Staff Backend Engineer, Gatekeeper

Helius

50d•Remote

About The Position

We're looking for a Staff Backend Engineer to own and evolve Gatekeeper, Helius’s high-performance edge gateway and middleware layer. Gatekeeper is the single entry point for JSON-RPC, WebSockets, and Helius APIs, and it exists to make latency and reliability feel comparable to running a dedicated node, globally. In this role, you will lead architectural decisions across routing, connection management, backpressure, and observability.

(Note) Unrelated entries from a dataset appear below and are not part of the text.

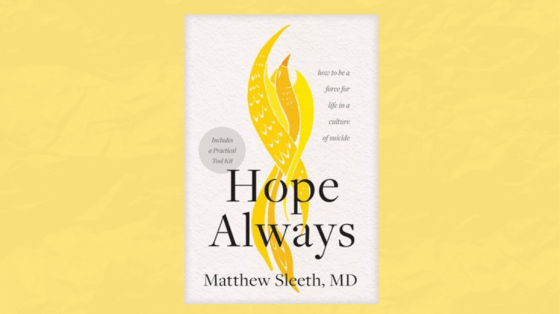 Q & A with Matthew Sleeth About Mental Health and Suicide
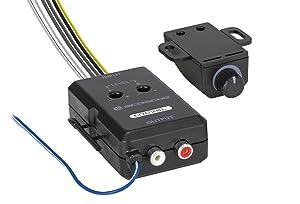 SCOSCHE LOC2SL Car Stereo 2-Channel Adjustable Amplifier Add-On Adapter in Black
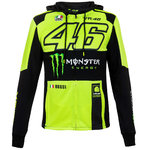 Camisola Monster VR46 Valentino Rossi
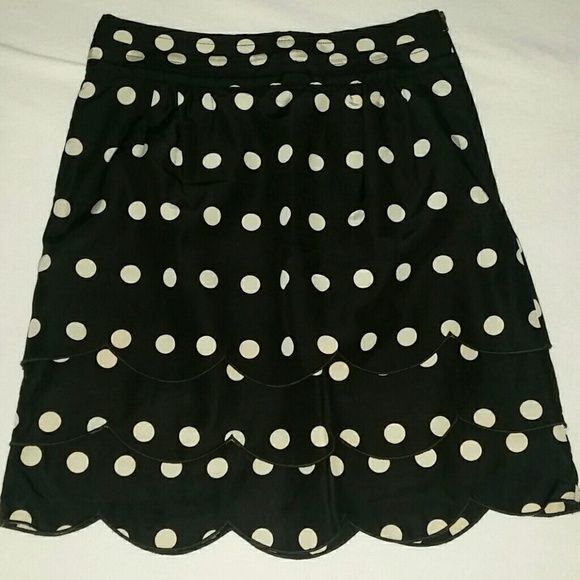 Anthropologie Floreat scalloped skirt Cream colored polka dots, scalloped front. Heavy duty side zipper. Anthropologie Skirts A-Line or Full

You will work closely with internal service teams to improve end-to-end performance and failure handling, and to make Gatekeeper safer to operate at high scale.

Requirements

Significant experience building and operating high-throughput backend systems in production (proxies, gateways, distributed services, or infra-heavy platforms).
Deep understanding of networking fundamentals and HTTP behavior (TLS, TCP, connection reuse, proxies, load balancers, timeouts).
Strong performance engineering skillset: profiling, benchmarking, and making latency/throughput tradeoffs with rigor.
Track record of leading ambiguous, cross-team projects and shipping durable systems.
Operational excellence: you have owned services with real on-call responsibility, and you make them easier to run over time.
Excellent communication: you can write clear design docs, align stakeholders, and make decisions legible.

Nice To Haves

Rust experience (or strong interest in working close to the metal for performance-critical systems).
Experience with anycast, multi-region traffic management, or edge deployments.
Familiarity with WebSockets at scale and the operational challenges that come with long-lived connections.
Experience building internal platforms that standardize observability, incident response, and service reliability.
Interest in Solana / crypto infrastructure, market data, or latency-sensitive trading systems.

Responsibilities

Lead the technical direction for Gatekeeper as the unified entry point for Helius traffic, with an emphasis on p50/p99 latency and tail reliability.
Design and implement routing and load balancing strategies across regions and backend pools, including failover behavior and graceful degradation.
Improve connection handling end-to-end: TLS termination, keepalives, pooling, timeouts, backpressure, and request/response streaming behavior.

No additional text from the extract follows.